Для того ли ты их поднимала,
Чтобы кто-то на землю поверг?
Ты идешь с посошком осторожно
Вдоль прямого селенья Кривцы.
Под ногами звенит подорожник,
Осыпая лиловость пыльцы.

‹1959›

ТЕПЛО ЛЬ ТЕБЕ?
Тепло ль тебе, вечер, ходить по земле босиком?
Не зябко ль? Не дать ли чего-нибудь на ноги, милый?
Ты будешь сегодня всю ночь пастухом,
А стадо твое — светлый месяц и звезды в заливе.
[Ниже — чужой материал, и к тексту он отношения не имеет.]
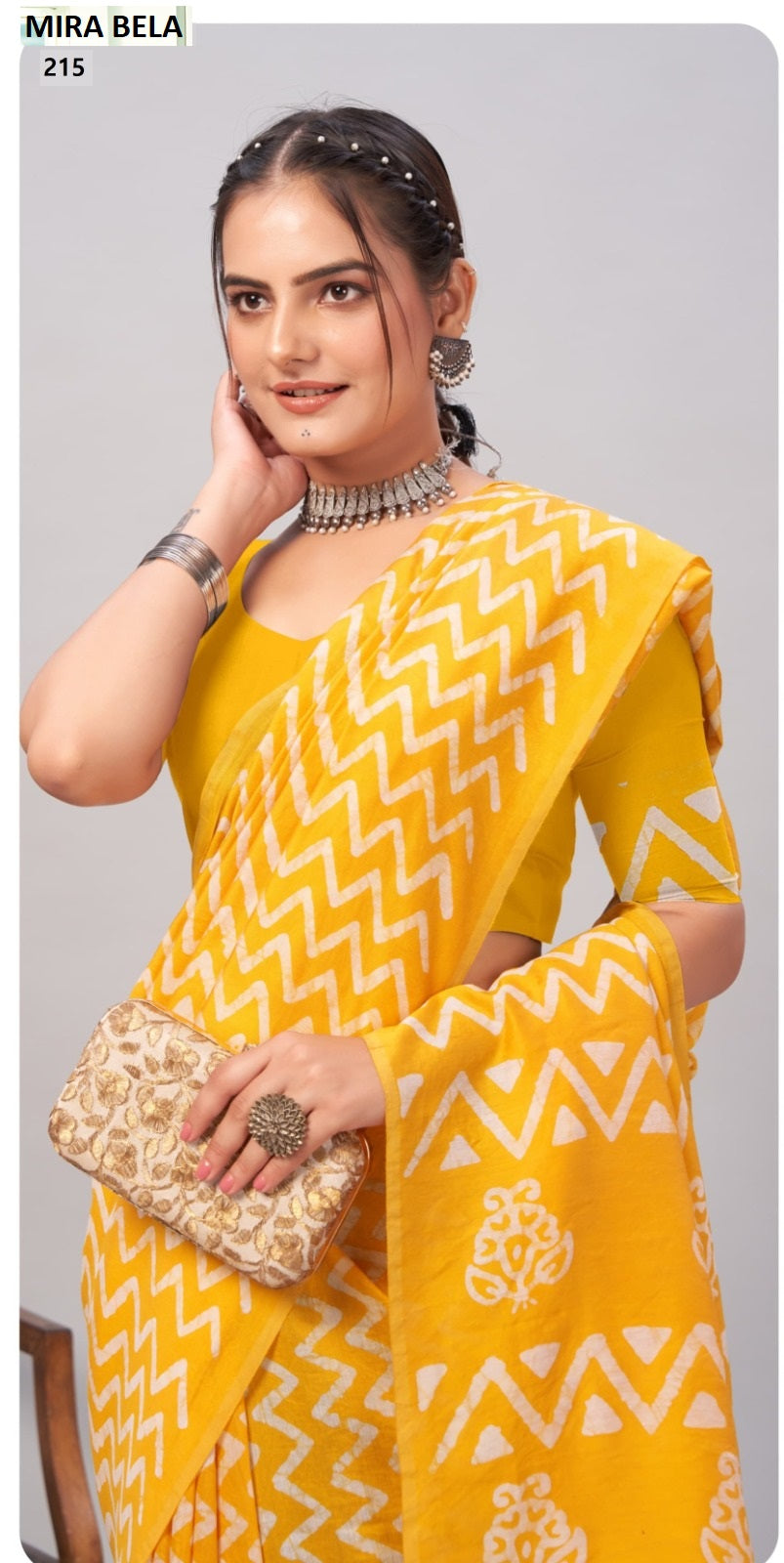 Batik Print Mb206 To Mb215 Mira Bela Cotton Sarees Wholesaler India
Бери кнутовище и хлопай веселым кнутом,
Чтоб знали коровы, жующие вику,
Что звезды имеют дела с пастухом,
И мирно пасутся, и нет бестолкового крику!
Тепло ль тебе, вечер? Росою покрылась трава.
От речки туман подымается белобородый.
А где-то во ржи возникают простые слова,
И входят без шума и в душу и в сердце народа.
Ты где прикорнёшь? В камыше, в шалаше, на мосту,
На сером настиле парома, пропахшего потом лошадным?
Трава луговая вздыхает легко: — Я расту! —
И небо весь луг обнимает объятьем громадным.
Тепло ль тебе, вечер? Возьми-ка тамбовский зипун,
Зайди на конюшню, приляг и поспи на попонах.
— Зачем мне зипун? Не озябну! Нагреет табун,
Упарюсь в пастушьих бегах и заботах о звездах и конях!